--- Task input ---
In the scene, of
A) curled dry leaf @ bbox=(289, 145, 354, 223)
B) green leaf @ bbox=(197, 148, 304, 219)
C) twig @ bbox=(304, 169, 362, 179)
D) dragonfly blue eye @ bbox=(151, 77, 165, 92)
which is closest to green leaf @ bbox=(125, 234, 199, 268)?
---
● Problem requirements
Reproduce every line of the records above without any changes.

● Written response
In the scene, of
A) curled dry leaf @ bbox=(289, 145, 354, 223)
B) green leaf @ bbox=(197, 148, 304, 219)
C) twig @ bbox=(304, 169, 362, 179)
D) dragonfly blue eye @ bbox=(151, 77, 165, 92)
which is closest to green leaf @ bbox=(125, 234, 199, 268)?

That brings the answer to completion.